Sharday Torgerson (42:39):
Thank you, Anne. And to end, I will provide some well-deserved links in the description below. You can also donate to the Ukrainian red cross that we will provide a link as well. At Iny research, we are currently working with our Sasquatch research panel and our panel members to match donations for the Ukrainian red cross efforts. So I will also provide a link for Sasquatch members that may be listening. And yes, I, I, 100% agree if we can just always make sure that, you know you know, recognizing what’s going on in the world research is a really important part.
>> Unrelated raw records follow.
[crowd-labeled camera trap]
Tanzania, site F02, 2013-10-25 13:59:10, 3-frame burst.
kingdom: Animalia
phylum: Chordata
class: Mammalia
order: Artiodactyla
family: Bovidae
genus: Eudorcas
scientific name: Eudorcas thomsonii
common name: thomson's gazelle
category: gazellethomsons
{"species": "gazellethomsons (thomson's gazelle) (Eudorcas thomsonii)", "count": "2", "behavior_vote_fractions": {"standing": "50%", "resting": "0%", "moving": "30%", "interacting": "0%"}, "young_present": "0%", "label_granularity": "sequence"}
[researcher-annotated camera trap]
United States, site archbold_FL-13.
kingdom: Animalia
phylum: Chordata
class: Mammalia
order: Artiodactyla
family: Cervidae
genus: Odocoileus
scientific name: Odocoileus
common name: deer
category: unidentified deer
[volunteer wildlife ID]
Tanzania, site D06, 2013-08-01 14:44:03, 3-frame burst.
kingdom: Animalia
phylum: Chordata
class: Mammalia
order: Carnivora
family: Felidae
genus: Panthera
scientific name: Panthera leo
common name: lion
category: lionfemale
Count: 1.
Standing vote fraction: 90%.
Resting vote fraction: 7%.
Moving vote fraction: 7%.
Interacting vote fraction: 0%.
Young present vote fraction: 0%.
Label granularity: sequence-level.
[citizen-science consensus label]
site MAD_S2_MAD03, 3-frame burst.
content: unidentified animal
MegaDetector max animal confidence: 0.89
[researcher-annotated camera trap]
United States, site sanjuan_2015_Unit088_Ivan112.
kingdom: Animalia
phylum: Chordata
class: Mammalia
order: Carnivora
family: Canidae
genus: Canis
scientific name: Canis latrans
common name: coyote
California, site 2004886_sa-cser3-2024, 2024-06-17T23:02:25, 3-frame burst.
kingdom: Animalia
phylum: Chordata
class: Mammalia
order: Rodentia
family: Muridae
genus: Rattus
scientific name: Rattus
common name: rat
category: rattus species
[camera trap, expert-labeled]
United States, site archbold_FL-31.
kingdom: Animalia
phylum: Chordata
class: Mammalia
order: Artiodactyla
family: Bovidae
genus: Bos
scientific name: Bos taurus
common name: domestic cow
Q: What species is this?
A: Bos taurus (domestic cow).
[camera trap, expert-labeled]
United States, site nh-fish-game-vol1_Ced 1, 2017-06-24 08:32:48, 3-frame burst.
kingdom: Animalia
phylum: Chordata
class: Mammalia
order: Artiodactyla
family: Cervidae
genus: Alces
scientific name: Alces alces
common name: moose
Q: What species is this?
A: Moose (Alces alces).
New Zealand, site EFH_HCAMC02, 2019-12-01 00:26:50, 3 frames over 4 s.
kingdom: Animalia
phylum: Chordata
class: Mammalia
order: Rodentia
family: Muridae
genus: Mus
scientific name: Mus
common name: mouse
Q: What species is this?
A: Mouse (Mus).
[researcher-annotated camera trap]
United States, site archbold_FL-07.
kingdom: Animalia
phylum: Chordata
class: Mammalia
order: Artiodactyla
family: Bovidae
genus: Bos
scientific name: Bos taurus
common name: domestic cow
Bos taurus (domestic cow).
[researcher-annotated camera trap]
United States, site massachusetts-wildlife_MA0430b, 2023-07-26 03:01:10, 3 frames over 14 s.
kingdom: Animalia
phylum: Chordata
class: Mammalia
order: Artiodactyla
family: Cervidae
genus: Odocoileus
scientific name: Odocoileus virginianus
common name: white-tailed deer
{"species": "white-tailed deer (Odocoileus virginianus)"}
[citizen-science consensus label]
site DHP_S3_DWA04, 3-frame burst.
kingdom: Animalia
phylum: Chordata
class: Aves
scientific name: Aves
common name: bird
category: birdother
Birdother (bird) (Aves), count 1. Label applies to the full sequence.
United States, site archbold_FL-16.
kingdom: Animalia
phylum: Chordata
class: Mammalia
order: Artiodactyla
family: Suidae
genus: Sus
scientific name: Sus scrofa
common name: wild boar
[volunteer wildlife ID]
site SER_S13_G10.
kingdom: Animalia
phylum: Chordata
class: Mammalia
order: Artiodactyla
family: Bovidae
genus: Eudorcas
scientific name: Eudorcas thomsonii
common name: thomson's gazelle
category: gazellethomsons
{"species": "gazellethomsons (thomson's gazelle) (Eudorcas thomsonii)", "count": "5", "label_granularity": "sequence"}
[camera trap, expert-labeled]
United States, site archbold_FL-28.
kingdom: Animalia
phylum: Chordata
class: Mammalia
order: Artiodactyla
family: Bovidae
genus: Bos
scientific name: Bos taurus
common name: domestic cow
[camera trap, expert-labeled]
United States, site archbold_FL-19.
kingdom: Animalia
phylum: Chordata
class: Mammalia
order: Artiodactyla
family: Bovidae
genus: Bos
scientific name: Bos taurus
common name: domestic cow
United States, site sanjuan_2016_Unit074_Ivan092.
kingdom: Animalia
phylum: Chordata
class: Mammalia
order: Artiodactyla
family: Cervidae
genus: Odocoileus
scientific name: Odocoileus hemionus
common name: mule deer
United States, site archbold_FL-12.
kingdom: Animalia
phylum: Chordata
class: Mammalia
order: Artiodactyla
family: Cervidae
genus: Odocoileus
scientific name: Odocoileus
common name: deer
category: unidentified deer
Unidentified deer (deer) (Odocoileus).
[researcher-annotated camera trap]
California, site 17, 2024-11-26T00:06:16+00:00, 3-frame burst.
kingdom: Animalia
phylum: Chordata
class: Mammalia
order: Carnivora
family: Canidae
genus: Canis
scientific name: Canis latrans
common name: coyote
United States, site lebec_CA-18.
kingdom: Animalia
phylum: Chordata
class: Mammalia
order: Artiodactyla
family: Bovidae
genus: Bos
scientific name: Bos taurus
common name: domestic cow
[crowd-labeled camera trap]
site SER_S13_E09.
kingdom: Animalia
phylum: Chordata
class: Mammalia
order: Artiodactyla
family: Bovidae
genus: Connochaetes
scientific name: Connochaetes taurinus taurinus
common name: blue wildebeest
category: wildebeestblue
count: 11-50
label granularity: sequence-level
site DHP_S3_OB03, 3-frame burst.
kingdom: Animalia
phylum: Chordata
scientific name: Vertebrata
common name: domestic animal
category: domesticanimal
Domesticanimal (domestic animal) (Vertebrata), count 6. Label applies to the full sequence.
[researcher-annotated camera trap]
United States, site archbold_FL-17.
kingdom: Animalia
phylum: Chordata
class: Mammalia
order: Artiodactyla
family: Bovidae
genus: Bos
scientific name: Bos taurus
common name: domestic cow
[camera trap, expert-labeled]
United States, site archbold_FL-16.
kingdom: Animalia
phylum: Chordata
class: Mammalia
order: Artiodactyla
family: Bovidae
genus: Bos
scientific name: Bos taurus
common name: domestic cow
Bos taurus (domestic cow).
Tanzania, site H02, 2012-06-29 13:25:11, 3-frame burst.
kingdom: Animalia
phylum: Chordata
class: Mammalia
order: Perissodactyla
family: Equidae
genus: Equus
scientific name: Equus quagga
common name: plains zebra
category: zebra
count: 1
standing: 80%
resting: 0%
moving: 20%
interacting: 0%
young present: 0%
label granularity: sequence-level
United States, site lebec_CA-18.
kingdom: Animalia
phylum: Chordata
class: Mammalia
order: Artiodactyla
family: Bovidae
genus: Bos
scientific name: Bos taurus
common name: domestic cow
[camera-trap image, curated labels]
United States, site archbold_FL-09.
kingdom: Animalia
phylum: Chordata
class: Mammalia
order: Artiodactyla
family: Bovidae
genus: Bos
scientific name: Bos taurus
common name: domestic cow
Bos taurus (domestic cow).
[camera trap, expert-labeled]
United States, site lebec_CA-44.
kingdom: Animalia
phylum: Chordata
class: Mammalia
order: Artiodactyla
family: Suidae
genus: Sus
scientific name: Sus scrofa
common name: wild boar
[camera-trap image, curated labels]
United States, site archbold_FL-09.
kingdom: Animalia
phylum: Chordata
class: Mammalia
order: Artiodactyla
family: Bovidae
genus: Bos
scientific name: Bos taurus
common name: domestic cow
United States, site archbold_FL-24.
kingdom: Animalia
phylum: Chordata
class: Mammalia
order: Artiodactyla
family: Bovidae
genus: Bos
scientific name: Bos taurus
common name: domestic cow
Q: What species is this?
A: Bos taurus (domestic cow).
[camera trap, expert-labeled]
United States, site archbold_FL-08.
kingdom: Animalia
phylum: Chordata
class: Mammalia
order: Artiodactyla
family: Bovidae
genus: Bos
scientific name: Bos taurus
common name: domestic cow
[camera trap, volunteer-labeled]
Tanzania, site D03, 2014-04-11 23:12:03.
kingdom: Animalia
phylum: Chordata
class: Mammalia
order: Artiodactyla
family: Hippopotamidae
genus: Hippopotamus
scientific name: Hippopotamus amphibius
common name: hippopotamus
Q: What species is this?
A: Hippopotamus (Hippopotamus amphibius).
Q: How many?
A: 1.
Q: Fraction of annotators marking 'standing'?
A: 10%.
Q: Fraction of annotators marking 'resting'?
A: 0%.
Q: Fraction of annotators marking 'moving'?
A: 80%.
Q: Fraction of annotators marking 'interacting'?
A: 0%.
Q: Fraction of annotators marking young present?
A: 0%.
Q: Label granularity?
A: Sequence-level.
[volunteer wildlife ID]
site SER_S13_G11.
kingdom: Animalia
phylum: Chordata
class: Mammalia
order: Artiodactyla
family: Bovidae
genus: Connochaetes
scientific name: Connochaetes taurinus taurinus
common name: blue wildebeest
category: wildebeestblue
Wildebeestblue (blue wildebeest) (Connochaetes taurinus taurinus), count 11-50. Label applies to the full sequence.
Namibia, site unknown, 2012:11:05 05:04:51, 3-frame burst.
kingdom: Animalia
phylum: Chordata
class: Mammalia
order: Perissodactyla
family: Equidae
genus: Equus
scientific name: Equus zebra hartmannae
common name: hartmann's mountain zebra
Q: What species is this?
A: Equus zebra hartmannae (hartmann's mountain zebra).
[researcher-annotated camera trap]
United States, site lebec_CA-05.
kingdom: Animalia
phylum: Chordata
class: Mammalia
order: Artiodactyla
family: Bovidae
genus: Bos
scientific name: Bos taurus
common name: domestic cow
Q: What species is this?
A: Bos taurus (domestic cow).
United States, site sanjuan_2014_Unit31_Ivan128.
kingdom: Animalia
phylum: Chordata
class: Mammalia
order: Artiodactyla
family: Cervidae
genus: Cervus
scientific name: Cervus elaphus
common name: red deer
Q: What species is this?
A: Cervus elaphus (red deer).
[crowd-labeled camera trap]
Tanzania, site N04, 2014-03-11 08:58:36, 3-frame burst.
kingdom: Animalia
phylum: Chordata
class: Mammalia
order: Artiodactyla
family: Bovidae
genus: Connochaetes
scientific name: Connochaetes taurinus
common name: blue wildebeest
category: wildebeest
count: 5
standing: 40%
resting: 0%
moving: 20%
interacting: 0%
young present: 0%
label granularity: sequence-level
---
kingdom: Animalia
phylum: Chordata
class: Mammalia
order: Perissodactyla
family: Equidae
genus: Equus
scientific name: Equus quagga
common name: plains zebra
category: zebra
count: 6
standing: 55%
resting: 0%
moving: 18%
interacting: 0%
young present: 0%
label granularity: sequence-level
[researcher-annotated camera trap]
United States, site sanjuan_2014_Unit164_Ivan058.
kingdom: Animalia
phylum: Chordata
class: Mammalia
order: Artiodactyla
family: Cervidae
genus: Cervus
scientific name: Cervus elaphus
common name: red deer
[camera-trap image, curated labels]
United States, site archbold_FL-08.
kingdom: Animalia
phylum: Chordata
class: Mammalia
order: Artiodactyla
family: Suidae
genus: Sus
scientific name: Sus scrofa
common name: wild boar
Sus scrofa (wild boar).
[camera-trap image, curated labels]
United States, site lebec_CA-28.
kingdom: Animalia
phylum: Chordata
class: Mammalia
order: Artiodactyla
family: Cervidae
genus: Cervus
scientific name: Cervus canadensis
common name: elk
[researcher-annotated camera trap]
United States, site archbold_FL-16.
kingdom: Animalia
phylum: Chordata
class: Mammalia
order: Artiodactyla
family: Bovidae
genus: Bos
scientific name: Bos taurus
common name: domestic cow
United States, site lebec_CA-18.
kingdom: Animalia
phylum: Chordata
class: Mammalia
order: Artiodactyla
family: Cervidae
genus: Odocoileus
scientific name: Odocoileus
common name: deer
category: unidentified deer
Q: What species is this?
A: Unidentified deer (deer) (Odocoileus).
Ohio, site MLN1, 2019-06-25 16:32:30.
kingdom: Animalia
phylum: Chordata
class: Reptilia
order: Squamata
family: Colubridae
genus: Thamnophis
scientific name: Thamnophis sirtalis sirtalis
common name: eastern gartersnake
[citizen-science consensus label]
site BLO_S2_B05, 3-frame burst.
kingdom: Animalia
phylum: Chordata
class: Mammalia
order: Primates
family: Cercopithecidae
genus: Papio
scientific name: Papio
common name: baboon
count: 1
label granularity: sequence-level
I know, even as an industry, we’re also looking at how some other folks are doing research in Ukraine and we’re looking at how we can support those individuals. I know we’re ourselves as a podcast, we’re looking at trying to get the folks that have been doing infield research actually in Ukraine to see if, if there’s a possibility that we can get their story out there. Yeah. It’s such a interesting time. So anything that we can kind of do to keep things relevant, keep the conversation going whatever platform that is. I think we have to. So I appreciate that, Anne. And let’s have you back sometime soon. I think there’s obviously lots to talk about as women in research. So I, I welcome any, any woman back to, to come in and some of their, their thoughts. So thanks again.
Anne Brown (43:58):
Thank you, Shar, have a great day. You too.